**Given request**
Starting at the line below that contains "How much physical", print each line through the end of the records exactly as it appears.

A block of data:
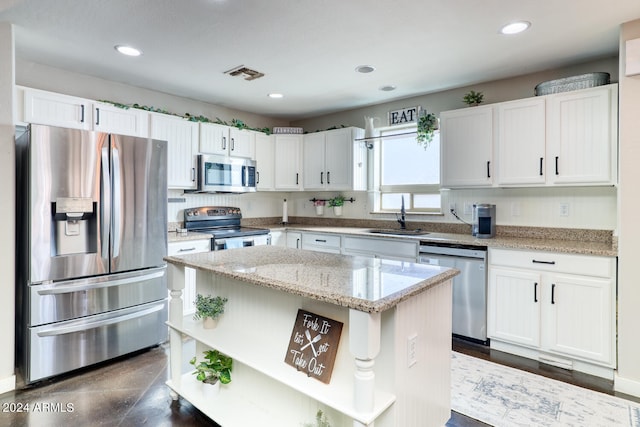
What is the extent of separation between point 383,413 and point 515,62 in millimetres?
3044

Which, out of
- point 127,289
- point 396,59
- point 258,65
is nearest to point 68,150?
point 127,289

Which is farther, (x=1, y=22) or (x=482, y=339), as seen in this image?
(x=482, y=339)

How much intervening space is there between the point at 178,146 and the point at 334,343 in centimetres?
305

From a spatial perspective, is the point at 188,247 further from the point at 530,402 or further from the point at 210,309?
the point at 530,402

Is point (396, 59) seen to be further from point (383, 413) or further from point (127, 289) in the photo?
point (127, 289)

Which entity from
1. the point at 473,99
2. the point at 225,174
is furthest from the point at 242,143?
the point at 473,99

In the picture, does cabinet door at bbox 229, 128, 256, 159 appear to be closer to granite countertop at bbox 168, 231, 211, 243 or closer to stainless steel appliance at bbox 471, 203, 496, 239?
granite countertop at bbox 168, 231, 211, 243

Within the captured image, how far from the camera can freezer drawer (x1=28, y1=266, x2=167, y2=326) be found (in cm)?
245

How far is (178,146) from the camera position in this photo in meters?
3.75

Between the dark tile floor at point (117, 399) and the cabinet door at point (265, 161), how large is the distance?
2493 mm

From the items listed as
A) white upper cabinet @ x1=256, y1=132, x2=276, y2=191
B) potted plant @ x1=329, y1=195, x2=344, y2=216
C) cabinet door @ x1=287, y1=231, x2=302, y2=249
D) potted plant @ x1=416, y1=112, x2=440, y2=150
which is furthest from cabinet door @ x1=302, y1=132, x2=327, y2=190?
potted plant @ x1=416, y1=112, x2=440, y2=150

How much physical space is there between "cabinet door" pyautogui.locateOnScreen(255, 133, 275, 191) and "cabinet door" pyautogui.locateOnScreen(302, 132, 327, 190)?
45 cm

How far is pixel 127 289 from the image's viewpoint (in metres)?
2.87

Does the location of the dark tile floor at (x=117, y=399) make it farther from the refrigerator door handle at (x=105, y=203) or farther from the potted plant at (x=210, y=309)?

**Finished task**
How much physical space is there between "cabinet door" pyautogui.locateOnScreen(255, 133, 275, 191) and "cabinet door" pyautogui.locateOnScreen(302, 132, 327, 190)?
45 cm

How far is pixel 127 289 from the image's viewpoint (in metres)?
2.87

Does the location of the dark tile floor at (x=117, y=399) make it farther from the refrigerator door handle at (x=105, y=203) or farther from the potted plant at (x=210, y=309)?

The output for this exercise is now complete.